How Agentic AI Workflows are Transforming Enterprise Operations

Agentic workflows are allowing organizations to get more out of generative AI, unlocking highly productive, domain specific applications that have transformative potential. Here are three ways Agentic AI systems can make major impact:

1. Workplace Productivity

AI agents working together to automate complex, yet repetitive tasks — enhancing employee and organizational efficiency. For example: 

  • NFL Media uses AI agents to streamline content production by helping producers and editors quickly scan and gather insights from thousands of hours of video footage.
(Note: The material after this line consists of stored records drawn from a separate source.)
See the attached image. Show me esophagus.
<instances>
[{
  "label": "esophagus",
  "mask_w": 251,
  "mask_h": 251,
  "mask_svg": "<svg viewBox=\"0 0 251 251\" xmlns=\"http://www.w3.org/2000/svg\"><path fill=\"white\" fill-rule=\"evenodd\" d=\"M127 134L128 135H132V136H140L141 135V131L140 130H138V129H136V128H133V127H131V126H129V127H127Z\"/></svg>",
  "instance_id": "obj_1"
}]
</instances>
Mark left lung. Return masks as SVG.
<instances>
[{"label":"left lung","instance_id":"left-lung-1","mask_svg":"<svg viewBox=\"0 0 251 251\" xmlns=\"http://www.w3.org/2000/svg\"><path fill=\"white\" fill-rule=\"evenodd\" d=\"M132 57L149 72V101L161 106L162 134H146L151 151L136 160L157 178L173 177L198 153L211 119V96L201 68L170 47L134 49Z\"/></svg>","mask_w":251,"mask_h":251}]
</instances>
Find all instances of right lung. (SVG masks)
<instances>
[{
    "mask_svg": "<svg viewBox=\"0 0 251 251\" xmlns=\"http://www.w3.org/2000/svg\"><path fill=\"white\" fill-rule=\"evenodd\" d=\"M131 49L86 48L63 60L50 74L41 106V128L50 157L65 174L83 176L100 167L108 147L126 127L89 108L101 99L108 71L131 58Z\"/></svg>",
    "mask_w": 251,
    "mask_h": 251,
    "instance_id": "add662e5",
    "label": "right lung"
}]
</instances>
This has led to a 67% reduction in new hire training time, and decreased information retrieval time from 24 hours to under 10 minutes.
  • At Amazon Web Services, developers used an agentic AI system to conduct a code migration — saving an estimated 4500 developers years and $260 million dollars in savings.
“[Amazon Web Services] had these agents for transforming our code base from an older version of Java to a newer version, and there was savings of about 4,500 developer years worth of effort – roughly translates to $260 million annual CapEx savings.”
Karthik Bharathy, AI Ops & Governance Leader at Amazon SageMaker AI

2. Business Workflow Transformation

AI agents are being deployed to automate niche, industry specific workflows that have previously taken up hours or days from human workers.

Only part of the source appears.